Study: No COVID-19 Herd Immunity from Previous Common Cold Infections

Blood samples find common cold antibodies in nearly everybody, but they appear to offer little help against COVID-19 infections.


Back in the summer, some tentative research suggested that prior infections with the four coronaviruses associated with the common cold might confer some protection against the COVID-19 virus. Based on these findings, some scientists speculated that the threshold for COVID-19 herd immunity was low and could be soon reached. In other words, they thought the pandemic could be over sooner and ultimately be less lethal than many feared.

Unfortunately, a new study in the journal Cell suggests that hope was unfounded.

Herd immunity is the resistance to the spread of a contagious disease that results if a sufficiently high proportion of a population is immune to the illness. Some people are still susceptible, but they are surrounded by immune individuals who serve as a barrier, preventing the microbes from reaching them. Epidemiologists generally estimate that the COVID-19 threshold for herd immunity is around 70 to 90 percent.

It's now pretty clear that the herd immunity threshold could not be as low as some of those researchers hoped. Otherwise, the northern hemisphere would not have seen a winter surge in COVID-19 diagnoses, hospitalizations, and deaths:

Now the Cell study undermines the hypothesis that prior infection with common cold coronaviruses provides a substantial protection against COVID-19 infection. University of Pennsylvania researcher Scott Hensley and his colleagues tested blood samples taken from people prior to the onset of the pandemic for antibodies to the common cold coronaviruses. These were then compared to two sets of post-pandemic samples: a control group, and a group whose samples were banked before the pandemic and who later went on to test positive for COVID-19.

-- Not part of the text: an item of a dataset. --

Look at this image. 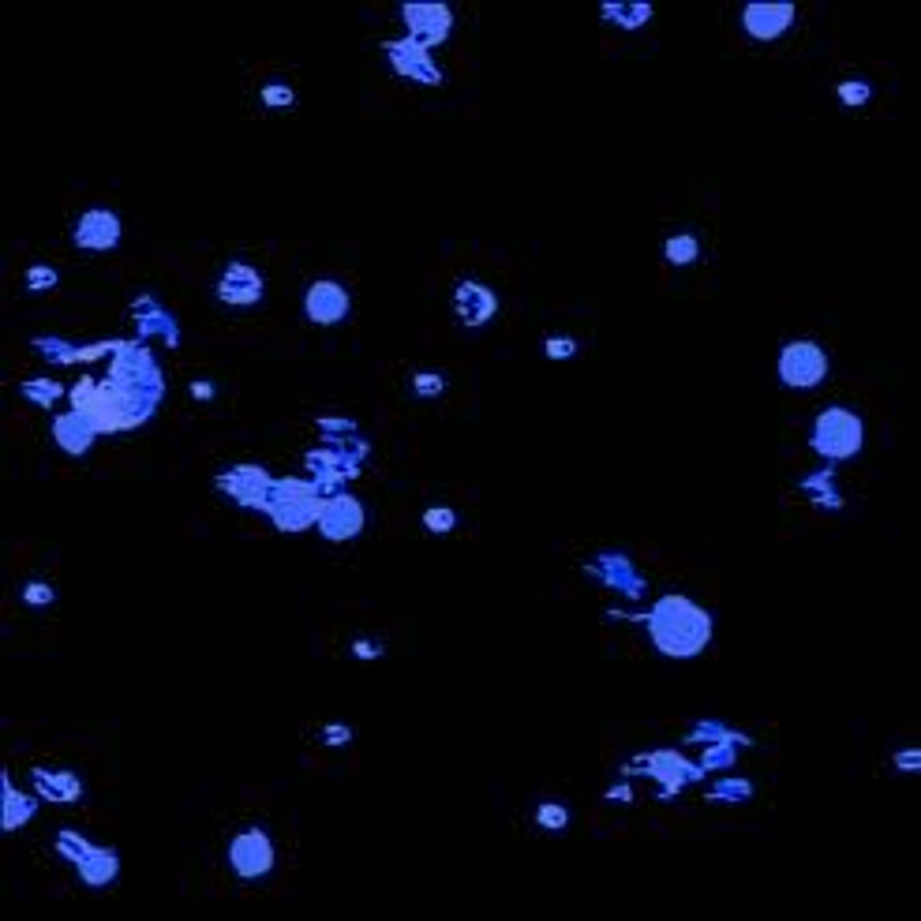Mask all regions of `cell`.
Wrapping results in <instances>:
<instances>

The researchers found antibodies to the common cold coronaviruses in the more than 400 samples taken in 2017. The samples came from both adults and children, but the scientists focused on the children, because other researchers had suggested that children could be especially protected from COVID-19 infections because they catch colds more frequently. Another hypothesis was that the antibodies generated by prior common cold infections might protect people later infected with COVID-19 from severe illness.

In around 20 percent of both the pre-pandemic and post-pandemic samples, some common cold antibodies reacted to the COVID-19 virus. As a press release detailing the results points out, the similar proportions in the two groups imply "that they provided no protection against [COVID-19 virus] infection." Furthermore, the presence of pre-pandemic common cold antibodies that reacted with the COVID-19 virus did not correlate with less hospitalization, less ICU care, or other signs that the disease was less severe.

As the researchers note, it is still possible that other, longer-lasting forms of immunity, such as that conferred by the T-cells generated by common cold infections, might provide some measure of protection against subsequent COVID-19 infections.

So when might the U.S. reach herd immunity against COVID-19?

(Youyang Gu)

Data scientist Youyang Gu has laid out a path toward herd immunity calculating the combined effects of immunity acquired from infection and vaccinations. If there is no especially speedy ramp-up in vaccinations, and assuming a low threshold of 60 percent, he thinks herd immunity could be achieved by the middle of May.